About this Policy
This policy explains when The Ski Club of Manchester (‘the Club’) collects personal information about it's members and instructors, how the Club uses the data, how it keep it secure and members' rights in relation to it.
The Club will always comply with the General Data Protection Regulations (GDPR) when dealing with personal data. Further details on the GDPR can be found at the website for the Information Commissioner. For the purposes of the GDPR, the Club will be the “controller” of all personal data it holds.
The Club can be contacted via the Club Secretary.
What information the Club collects and why
Type of information stored and processed
- Members' full Names and Addresses, Telephone numbers, Email addresses, Type of membership, S.C.G.B. membership numbers (if applicable), Gender and Date of Birth.
- Any special needs information (eg dietary requirements), titles and the names of their insurers for Members' joining Club holidays.
- Club instructors' relevant qualifications and insurance details.
- to manage membership.
- to keep members informed of Club activities.
- to verify eligibility for Club activities.
- to provide Snowsport England, annually, with the number of Club members and the names, postal and email addresses of those members for insurance cover.
- to provide SCGB with a list of SCGB members who are also SCoM members. Only names, postcodes and the relevant SCGB membership numbers are forwarded.
- to ensure we meet requiremenbts regarding the safeguarding of members under 18 years old.
- to organise room sharing on Club holidays.
- to ensure Members' dietary needs are met on Club holidays.
- to provide tour operators with required information when booking Club holidays.
- to manage Club ski coaching and intruction sessions.
Lawful basis of processing
Performing the Club's contract with it's members. For the purposes of the Club's legitimate interests in operating the Club.
Who else has access to the information you provide us?
The Club will never sell members' personal data. The Club will not share members' personal data with any third parties without their prior consent (which they are free to withhold) except where required to do so by law or as set out above or the paragraph below.
The Club may pass members' personal data to third parties who are service providers, agents and subcontractors to use for the purposes of completing tasks and providing services to members on the Club's behalf (e.g. to manage the membership records, send mailings and to book Club holidays). However, the Club will disclose only the personal data that is necessary for the third party to deliver the service and shall have a contract in place that requires them to keep your information secure and not to use it for their own purposes.
How the Club protects your personal data
The Club will ensure that generally accepted standards of technology and operational security are in place in order to protect personal data from loss, misuse or unauthorised alteration or destruction. Any third-party organisations that the Club use to store data, such as Yammer or OneDrive, have their own data protection policies and are compliant with the GDPR.
Please note however that data transferred between members and the Club via the internet can never be guaranteed to be 100% secure.
The Club will notify members promptly in the event of any breach of their personal data.
How long does the Club keep your information?
The Club will hold members' personal data on it's systems whilst they remain a member of the Club and for no more than 12 months after membership is terminated. The Club will review member's personal data every year to establish whether the Club is still entitled to process it. If the Club decides that it is not entitled to do so it will stop processing the personal data except where it is retained in an archived form. This is to be able to comply with legal obligations (e.g. compliance with tax requirements and exemptions) and the establishment, exercise or defence of legal claims.

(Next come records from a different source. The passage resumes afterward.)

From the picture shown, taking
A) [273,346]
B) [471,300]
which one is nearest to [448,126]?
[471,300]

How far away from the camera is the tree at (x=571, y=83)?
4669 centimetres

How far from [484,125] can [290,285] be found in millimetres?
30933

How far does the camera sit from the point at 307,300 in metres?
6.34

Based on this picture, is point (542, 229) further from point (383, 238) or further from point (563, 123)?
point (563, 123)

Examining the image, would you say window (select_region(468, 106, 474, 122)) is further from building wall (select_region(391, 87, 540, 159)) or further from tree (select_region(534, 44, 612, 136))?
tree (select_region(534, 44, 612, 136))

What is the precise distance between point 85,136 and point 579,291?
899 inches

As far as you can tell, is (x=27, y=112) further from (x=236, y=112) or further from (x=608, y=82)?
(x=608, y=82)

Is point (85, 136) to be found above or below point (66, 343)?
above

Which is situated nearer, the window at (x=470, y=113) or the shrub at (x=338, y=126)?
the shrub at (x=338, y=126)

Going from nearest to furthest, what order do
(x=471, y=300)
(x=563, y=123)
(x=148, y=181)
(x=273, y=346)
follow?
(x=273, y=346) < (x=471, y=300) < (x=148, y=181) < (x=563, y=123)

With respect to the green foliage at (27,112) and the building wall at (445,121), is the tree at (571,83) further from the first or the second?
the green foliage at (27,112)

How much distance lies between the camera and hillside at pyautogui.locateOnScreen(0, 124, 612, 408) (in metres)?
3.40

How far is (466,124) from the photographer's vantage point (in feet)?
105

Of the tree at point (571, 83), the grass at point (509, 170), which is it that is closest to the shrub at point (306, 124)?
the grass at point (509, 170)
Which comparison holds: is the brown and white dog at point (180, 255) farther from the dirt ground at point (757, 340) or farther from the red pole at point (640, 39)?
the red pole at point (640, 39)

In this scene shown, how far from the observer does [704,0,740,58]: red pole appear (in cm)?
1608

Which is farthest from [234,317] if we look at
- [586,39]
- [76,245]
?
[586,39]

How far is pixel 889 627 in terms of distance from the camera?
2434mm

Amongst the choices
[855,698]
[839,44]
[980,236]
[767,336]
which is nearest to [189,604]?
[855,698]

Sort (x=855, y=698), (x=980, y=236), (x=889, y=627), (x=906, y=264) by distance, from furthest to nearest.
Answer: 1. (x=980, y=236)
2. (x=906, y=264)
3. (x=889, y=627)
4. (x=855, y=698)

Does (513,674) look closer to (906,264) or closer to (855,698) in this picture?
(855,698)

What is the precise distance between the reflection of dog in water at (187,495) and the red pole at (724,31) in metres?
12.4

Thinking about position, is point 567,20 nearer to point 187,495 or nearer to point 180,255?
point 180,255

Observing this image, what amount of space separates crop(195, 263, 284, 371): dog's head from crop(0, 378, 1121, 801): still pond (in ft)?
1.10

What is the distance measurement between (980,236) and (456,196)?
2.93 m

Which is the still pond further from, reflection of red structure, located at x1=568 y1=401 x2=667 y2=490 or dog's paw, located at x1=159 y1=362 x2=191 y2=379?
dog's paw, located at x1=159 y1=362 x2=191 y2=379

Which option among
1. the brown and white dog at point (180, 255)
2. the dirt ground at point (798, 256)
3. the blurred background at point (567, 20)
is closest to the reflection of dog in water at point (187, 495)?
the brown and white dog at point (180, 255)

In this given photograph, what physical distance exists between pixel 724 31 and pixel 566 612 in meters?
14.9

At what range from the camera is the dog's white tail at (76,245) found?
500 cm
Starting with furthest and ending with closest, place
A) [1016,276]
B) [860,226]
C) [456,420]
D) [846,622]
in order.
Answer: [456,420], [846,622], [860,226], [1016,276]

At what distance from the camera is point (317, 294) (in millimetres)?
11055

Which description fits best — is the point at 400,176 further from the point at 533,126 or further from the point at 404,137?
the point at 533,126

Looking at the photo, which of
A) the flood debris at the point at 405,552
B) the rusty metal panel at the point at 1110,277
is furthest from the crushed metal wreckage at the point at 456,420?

The Club will securely destroy all financial information once it is no longer needed.
Members have the following rights under the GDPR:
- to access their personal data
- to be provided with information about how their personal data is processed
- to have their personal data corrected
- to have their personal data erased in certain circumstances
- to object to or restrict how their personal data is processed
- to have their personal data transferred to themselves or to another business in certain circumstances
To exercise their rights a member may make a Subject Access Request (SAR) to the Club Secretary who can provide a standard form if required. They may be requested to submit proof of identity by providing, for example, a copy their passport, driving licence or a utility bill.
Members have the right to take any complaints about how the Club processes their personal data to the Information Commissioner.
For more details address any questions, comments and requests regarding the Club's data processing practices to the Club Secretary.